APPROX_MEDIAN is an approximate inverse distribution function that accept a nonstop/continuous dispersion model. It takes a numeric or datetime value and returns an estimated middle value or an approximate interpolated value that would be the middle value once the values are sorted. Nulls are ignored in the calculation.
In short, median is the middle value of a set of ordered data.
Median = {(n + 1) ÷ 2}th value
n is the number of values in a set of data.
This function is available few RDBMSs like Oracle SQL*Plus and Cloudera Impala, also in Hive, we can achieve it using PERCENTILE function. If the function is not available in the RDBMS in which you work, we still can get the approximate median value in simple steps which we will discuss later.
Click here to get the “Emp” dataset from my previous post if the table and data not exists in your database.
Let's see how we implement it in Cloudera Impala first.

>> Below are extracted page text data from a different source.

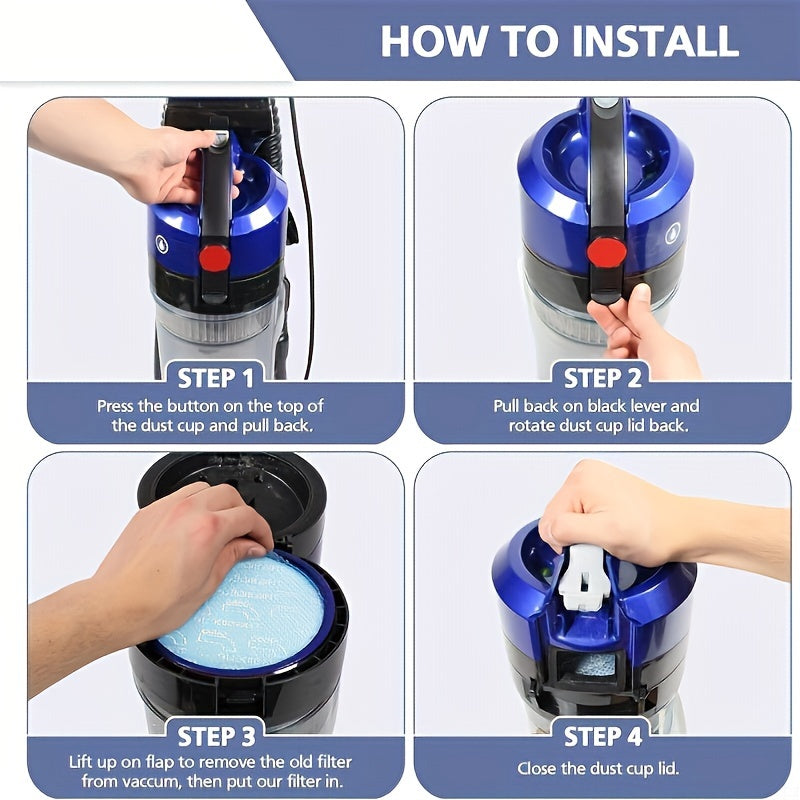 HOW TO INSTALL

STEP 1
Press the button on the top of the dust cup and pull back.

STEP 2
Pull back on black lever and rotate dust cup lid back.

STEP 3
Lift up on flap to remove the old filter from vaccum, then put our filter in.

STEP 4
Close the dust cup lid.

SELECT appx_median(sal) FROM emp;
SELECT DeptID, appx_median(sal) FROM emp GROUP BY DeptID;
The same can be accomplished in Hive with a different function.
SELECT DeptID, PERCENTILE(CAST(sal AS INT),0.5) FROM emp GROUP BY DeptID;
Let's try in Oracle SQL*Plus 12c
SELECT department_id "Department",
APPROX_MEDIAN(salary DETERMINISTIC) "Median Salary"
FROM employees
GROUP BY department_id
In SQL Server:
The below will work only if the compact mode is 110 or higher
select
percentile_cont(0.25) within group(order by sal) over () as percentile_cont_25,
percentile_cont(0.50) within group(order by sal) over () as percentile_cont_50,
percentile_cont(0.75) within group(order by sal) over () as percentile_cont_75,
percentile_cont(0.95) within group(order by sal) over () as percentile_cont_95
from emp;
In case of MySQL, there are many ways to calculate the median value. The workarounds can be found here.
Hope you find this article useful in calculating approximate median in Big Data technologies like Cloudera Impala, Apache Hive and various traditional RDBMSs.